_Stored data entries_
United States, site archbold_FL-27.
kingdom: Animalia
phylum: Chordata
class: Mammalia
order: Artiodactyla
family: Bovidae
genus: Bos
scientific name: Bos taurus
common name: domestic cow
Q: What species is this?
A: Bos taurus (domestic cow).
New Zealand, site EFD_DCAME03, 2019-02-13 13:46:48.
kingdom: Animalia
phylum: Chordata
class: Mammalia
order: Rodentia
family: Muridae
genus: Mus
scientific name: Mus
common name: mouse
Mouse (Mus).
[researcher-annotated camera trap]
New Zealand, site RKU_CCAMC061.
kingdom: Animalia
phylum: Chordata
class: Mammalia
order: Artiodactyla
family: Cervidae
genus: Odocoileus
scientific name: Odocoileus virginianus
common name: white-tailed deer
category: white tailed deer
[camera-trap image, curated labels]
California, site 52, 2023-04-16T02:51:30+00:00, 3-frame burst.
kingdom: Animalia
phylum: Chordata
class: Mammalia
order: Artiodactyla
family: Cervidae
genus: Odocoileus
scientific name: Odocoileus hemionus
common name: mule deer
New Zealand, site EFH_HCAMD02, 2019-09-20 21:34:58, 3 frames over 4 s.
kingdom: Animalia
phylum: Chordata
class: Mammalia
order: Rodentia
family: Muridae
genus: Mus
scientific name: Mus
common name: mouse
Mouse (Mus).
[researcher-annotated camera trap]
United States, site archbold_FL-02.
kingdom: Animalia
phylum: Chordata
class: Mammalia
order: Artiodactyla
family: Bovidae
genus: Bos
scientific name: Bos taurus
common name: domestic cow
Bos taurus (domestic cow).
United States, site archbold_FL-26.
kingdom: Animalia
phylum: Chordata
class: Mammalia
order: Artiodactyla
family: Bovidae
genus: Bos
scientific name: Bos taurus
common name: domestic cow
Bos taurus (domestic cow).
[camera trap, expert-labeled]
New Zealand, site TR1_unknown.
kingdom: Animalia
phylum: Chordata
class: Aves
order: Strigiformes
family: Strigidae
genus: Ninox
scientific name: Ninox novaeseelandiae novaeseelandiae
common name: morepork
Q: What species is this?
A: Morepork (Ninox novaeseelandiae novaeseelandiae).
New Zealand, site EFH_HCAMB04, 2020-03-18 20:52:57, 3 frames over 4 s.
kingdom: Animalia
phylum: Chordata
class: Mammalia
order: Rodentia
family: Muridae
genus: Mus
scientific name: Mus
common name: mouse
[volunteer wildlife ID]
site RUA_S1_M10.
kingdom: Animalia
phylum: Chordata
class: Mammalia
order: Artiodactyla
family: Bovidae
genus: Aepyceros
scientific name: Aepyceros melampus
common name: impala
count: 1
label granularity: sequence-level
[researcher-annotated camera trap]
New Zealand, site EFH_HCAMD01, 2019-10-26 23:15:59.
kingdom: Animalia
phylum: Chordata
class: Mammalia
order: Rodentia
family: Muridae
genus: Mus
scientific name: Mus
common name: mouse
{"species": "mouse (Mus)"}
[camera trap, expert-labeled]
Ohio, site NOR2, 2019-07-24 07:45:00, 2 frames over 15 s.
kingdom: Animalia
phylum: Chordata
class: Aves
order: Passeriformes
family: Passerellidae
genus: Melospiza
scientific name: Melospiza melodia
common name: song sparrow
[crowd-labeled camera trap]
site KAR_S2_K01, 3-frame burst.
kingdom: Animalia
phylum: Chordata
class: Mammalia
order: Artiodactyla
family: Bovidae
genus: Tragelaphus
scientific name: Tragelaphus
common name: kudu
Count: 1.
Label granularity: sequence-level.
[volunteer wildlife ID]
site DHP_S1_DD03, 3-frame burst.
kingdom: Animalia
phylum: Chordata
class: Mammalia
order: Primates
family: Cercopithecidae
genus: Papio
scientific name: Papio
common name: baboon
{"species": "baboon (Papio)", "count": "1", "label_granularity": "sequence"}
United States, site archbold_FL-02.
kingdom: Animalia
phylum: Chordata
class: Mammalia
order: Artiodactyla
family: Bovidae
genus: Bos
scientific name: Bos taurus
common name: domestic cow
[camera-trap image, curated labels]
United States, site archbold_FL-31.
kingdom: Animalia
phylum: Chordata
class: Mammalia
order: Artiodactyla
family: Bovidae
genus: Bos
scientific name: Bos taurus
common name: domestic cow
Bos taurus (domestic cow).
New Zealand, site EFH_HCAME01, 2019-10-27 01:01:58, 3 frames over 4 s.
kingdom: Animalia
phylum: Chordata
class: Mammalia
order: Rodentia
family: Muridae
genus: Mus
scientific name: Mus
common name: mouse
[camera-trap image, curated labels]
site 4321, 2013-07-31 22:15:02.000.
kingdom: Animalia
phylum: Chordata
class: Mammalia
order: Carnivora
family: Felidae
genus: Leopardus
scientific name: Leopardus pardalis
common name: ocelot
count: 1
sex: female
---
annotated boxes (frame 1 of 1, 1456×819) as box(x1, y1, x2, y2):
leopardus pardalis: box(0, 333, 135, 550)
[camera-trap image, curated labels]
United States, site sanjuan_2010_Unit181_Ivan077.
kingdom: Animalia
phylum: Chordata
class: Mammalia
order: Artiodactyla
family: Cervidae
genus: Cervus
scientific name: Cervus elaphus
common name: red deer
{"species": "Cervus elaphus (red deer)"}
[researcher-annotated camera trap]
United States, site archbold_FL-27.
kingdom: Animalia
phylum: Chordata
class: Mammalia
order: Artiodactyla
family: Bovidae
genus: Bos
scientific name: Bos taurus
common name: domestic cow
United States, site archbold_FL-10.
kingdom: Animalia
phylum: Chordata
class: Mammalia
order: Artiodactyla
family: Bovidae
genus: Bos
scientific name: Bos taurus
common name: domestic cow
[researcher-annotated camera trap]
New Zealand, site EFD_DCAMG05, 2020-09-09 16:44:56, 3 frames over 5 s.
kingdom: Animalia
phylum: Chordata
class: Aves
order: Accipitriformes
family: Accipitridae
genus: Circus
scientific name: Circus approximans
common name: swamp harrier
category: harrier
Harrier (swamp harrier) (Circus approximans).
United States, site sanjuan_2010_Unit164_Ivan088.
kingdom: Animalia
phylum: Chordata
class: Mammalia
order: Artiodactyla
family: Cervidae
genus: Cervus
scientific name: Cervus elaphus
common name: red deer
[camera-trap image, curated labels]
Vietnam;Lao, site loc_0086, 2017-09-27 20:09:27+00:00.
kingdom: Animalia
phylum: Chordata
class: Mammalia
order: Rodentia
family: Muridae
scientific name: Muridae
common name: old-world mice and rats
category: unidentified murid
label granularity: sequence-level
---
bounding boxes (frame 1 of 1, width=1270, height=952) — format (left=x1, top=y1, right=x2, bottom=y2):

_Problem to solve_
Copy every entry exactly, leaving nothing out.

_Task output_
United States, site archbold_FL-27.
kingdom: Animalia
phylum: Chordata
class: Mammalia
order: Artiodactyla
family: Bovidae
genus: Bos
scientific name: Bos taurus
common name: domestic cow
Q: What species is this?
A: Bos taurus (domestic cow).
New Zealand, site EFD_DCAME03, 2019-02-13 13:46:48.
kingdom: Animalia
phylum: Chordata
class: Mammalia
order: Rodentia
family: Muridae
genus: Mus
scientific name: Mus
common name: mouse
Mouse (Mus).
[researcher-annotated camera trap]
New Zealand, site RKU_CCAMC061.
kingdom: Animalia
phylum: Chordata
class: Mammalia
order: Artiodactyla
family: Cervidae
genus: Odocoileus
scientific name: Odocoileus virginianus
common name: white-tailed deer
category: white tailed deer
[camera-trap image, curated labels]
California, site 52, 2023-04-16T02:51:30+00:00, 3-frame burst.
kingdom: Animalia
phylum: Chordata
class: Mammalia
order: Artiodactyla
family: Cervidae
genus: Odocoileus
scientific name: Odocoileus hemionus
common name: mule deer
New Zealand, site EFH_HCAMD02, 2019-09-20 21:34:58, 3 frames over 4 s.
kingdom: Animalia
phylum: Chordata
class: Mammalia
order: Rodentia
family: Muridae
genus: Mus
scientific name: Mus
common name: mouse
Mouse (Mus).
[researcher-annotated camera trap]
United States, site archbold_FL-02.
kingdom: Animalia
phylum: Chordata
class: Mammalia
order: Artiodactyla
family: Bovidae
genus: Bos
scientific name: Bos taurus
common name: domestic cow
Bos taurus (domestic cow).
United States, site archbold_FL-26.
kingdom: Animalia
phylum: Chordata
class: Mammalia
order: Artiodactyla
family: Bovidae
genus: Bos
scientific name: Bos taurus
common name: domestic cow
Bos taurus (domestic cow).
[camera trap, expert-labeled]
New Zealand, site TR1_unknown.
kingdom: Animalia
phylum: Chordata
class: Aves
order: Strigiformes
family: Strigidae
genus: Ninox
scientific name: Ninox novaeseelandiae novaeseelandiae
common name: morepork
Q: What species is this?
A: Morepork (Ninox novaeseelandiae novaeseelandiae).
New Zealand, site EFH_HCAMB04, 2020-03-18 20:52:57, 3 frames over 4 s.
kingdom: Animalia
phylum: Chordata
class: Mammalia
order: Rodentia
family: Muridae
genus: Mus
scientific name: Mus
common name: mouse
[volunteer wildlife ID]
site RUA_S1_M10.
kingdom: Animalia
phylum: Chordata
class: Mammalia
order: Artiodactyla
family: Bovidae
genus: Aepyceros
scientific name: Aepyceros melampus
common name: impala
count: 1
label granularity: sequence-level
[researcher-annotated camera trap]
New Zealand, site EFH_HCAMD01, 2019-10-26 23:15:59.
kingdom: Animalia
phylum: Chordata
class: Mammalia
order: Rodentia
family: Muridae
genus: Mus
scientific name: Mus
common name: mouse
{"species": "mouse (Mus)"}
[camera trap, expert-labeled]
Ohio, site NOR2, 2019-07-24 07:45:00, 2 frames over 15 s.
kingdom: Animalia
phylum: Chordata
class: Aves
order: Passeriformes
family: Passerellidae
genus: Melospiza
scientific name: Melospiza melodia
common name: song sparrow
[crowd-labeled camera trap]
site KAR_S2_K01, 3-frame burst.
kingdom: Animalia
phylum: Chordata
class: Mammalia
order: Artiodactyla
family: Bovidae
genus: Tragelaphus
scientific name: Tragelaphus
common name: kudu
Count: 1.
Label granularity: sequence-level.
[volunteer wildlife ID]
site DHP_S1_DD03, 3-frame burst.
kingdom: Animalia
phylum: Chordata
class: Mammalia
order: Primates
family: Cercopithecidae
genus: Papio
scientific name: Papio
common name: baboon
{"species": "baboon (Papio)", "count": "1", "label_granularity": "sequence"}
United States, site archbold_FL-02.
kingdom: Animalia
phylum: Chordata
class: Mammalia
order: Artiodactyla
family: Bovidae
genus: Bos
scientific name: Bos taurus
common name: domestic cow
[camera-trap image, curated labels]
United States, site archbold_FL-31.
kingdom: Animalia
phylum: Chordata
class: Mammalia
order: Artiodactyla
family: Bovidae
genus: Bos
scientific name: Bos taurus
common name: domestic cow
Bos taurus (domestic cow).
New Zealand, site EFH_HCAME01, 2019-10-27 01:01:58, 3 frames over 4 s.
kingdom: Animalia
phylum: Chordata
class: Mammalia
order: Rodentia
family: Muridae
genus: Mus
scientific name: Mus
common name: mouse
[camera-trap image, curated labels]
site 4321, 2013-07-31 22:15:02.000.
kingdom: Animalia
phylum: Chordata
class: Mammalia
order: Carnivora
family: Felidae
genus: Leopardus
scientific name: Leopardus pardalis
common name: ocelot
count: 1
sex: female
---
annotated boxes (frame 1 of 1, 1456×819) as box(x1, y1, x2, y2):
leopardus pardalis: box(0, 333, 135, 550)
[camera-trap image, curated labels]
United States, site sanjuan_2010_Unit181_Ivan077.
kingdom: Animalia
phylum: Chordata
class: Mammalia
order: Artiodactyla
family: Cervidae
genus: Cervus
scientific name: Cervus elaphus
common name: red deer
{"species": "Cervus elaphus (red deer)"}
[researcher-annotated camera trap]
United States, site archbold_FL-27.
kingdom: Animalia
phylum: Chordata
class: Mammalia
order: Artiodactyla
family: Bovidae
genus: Bos
scientific name: Bos taurus
common name: domestic cow
United States, site archbold_FL-10.
kingdom: Animalia
phylum: Chordata
class: Mammalia
order: Artiodactyla
family: Bovidae
genus: Bos
scientific name: Bos taurus
common name: domestic cow
[researcher-annotated camera trap]
New Zealand, site EFD_DCAMG05, 2020-09-09 16:44:56, 3 frames over 5 s.
kingdom: Animalia
phylum: Chordata
class: Aves
order: Accipitriformes
family: Accipitridae
genus: Circus
scientific name: Circus approximans
common name: swamp harrier
category: harrier
Harrier (swamp harrier) (Circus approximans).
United States, site sanjuan_2010_Unit164_Ivan088.
kingdom: Animalia
phylum: Chordata
class: Mammalia
order: Artiodactyla
family: Cervidae
genus: Cervus
scientific name: Cervus elaphus
common name: red deer
[camera-trap image, curated labels]
Vietnam;Lao, site loc_0086, 2017-09-27 20:09:27+00:00.
kingdom: Animalia
phylum: Chordata
class: Mammalia
order: Rodentia
family: Muridae
scientific name: Muridae
common name: old-world mice and rats
category: unidentified murid
label granularity: sequence-level
---
bounding boxes (frame 1 of 1, width=1270, height=952) — format (left=x1, top=y1, right=x2, bottom=y2):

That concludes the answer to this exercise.